### Exercise requirements
The data below holds a line containing "from a biology" and a line containing "The researchers constructed"; please quote exactly those two lines and every line between them, and nothing else.

Collected data entries
▶

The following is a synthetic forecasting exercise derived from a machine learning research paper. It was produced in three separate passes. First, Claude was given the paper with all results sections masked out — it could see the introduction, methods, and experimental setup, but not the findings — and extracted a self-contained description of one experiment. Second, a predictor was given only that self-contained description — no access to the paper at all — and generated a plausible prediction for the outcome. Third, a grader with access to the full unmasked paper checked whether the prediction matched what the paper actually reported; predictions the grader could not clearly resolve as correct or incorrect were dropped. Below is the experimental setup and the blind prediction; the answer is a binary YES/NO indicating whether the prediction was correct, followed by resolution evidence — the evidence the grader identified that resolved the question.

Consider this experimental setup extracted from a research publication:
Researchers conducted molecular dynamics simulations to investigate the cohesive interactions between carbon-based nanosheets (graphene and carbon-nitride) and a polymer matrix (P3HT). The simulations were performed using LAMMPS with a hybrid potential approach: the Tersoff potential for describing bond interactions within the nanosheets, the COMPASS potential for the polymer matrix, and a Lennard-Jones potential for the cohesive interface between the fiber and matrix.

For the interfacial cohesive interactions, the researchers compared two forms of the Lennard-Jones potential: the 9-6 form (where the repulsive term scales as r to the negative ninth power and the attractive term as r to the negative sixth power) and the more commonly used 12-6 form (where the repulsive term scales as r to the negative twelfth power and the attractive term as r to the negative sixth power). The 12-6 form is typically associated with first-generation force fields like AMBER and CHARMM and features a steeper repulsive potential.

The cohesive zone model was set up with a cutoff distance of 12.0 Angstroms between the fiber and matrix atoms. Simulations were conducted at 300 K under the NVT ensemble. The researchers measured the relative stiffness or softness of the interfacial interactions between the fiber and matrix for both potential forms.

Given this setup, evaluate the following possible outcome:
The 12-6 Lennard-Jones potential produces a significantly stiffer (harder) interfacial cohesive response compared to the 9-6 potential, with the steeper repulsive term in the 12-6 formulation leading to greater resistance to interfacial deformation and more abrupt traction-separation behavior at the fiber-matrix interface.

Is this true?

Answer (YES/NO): YES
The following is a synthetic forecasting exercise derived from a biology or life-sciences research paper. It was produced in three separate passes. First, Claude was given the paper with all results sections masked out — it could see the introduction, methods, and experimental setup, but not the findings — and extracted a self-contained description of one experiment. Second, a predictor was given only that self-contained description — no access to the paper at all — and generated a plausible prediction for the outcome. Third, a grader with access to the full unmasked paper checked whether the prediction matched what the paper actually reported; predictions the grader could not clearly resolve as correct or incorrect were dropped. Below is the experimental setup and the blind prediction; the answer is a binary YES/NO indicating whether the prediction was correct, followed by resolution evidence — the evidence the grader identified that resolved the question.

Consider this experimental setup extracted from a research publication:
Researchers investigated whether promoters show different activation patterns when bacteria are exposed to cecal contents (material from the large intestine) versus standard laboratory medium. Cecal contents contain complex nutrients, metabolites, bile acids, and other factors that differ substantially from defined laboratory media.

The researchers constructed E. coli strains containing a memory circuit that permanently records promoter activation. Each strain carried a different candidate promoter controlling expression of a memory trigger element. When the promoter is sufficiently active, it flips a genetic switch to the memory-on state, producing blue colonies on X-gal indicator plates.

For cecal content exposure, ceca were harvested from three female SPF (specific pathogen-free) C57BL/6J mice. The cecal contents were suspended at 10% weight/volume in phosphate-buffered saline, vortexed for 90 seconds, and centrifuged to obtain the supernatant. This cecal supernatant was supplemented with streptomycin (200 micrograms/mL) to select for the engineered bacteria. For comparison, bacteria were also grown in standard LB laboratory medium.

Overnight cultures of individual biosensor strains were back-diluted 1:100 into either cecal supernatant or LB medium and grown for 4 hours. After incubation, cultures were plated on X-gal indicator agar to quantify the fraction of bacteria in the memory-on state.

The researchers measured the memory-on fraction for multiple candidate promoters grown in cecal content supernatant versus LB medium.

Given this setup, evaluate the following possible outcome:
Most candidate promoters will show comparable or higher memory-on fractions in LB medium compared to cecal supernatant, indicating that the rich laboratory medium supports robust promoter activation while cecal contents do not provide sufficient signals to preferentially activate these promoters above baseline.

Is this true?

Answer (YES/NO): YES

◀

### Task output
The following is a synthetic forecasting exercise derived from a biology or life-sciences research paper. It was produced in three separate passes. First, Claude was given the paper with all results sections masked out — it could see the introduction, methods, and experimental setup, but not the findings — and extracted a self-contained description of one experiment. Second, a predictor was given only that self-contained description — no access to the paper at all — and generated a plausible prediction for the outcome. Third, a grader with access to the full unmasked paper checked whether the prediction matched what the paper actually reported; predictions the grader could not clearly resolve as correct or incorrect were dropped. Below is the experimental setup and the blind prediction; the answer is a binary YES/NO indicating whether the prediction was correct, followed by resolution evidence — the evidence the grader identified that resolved the question.

Consider this experimental setup extracted from a research publication:
Researchers investigated whether promoters show different activation patterns when bacteria are exposed to cecal contents (material from the large intestine) versus standard laboratory medium. Cecal contents contain complex nutrients, metabolites, bile acids, and other factors that differ substantially from defined laboratory media.

The researchers constructed E. coli strains containing a memory circuit that permanently records promoter activation. Each strain carried a different candidate promoter controlling expression of a memory trigger element. When the promoter is sufficiently active, it flips a genetic switch to the memory-on state, producing blue colonies on X-gal indicator plates.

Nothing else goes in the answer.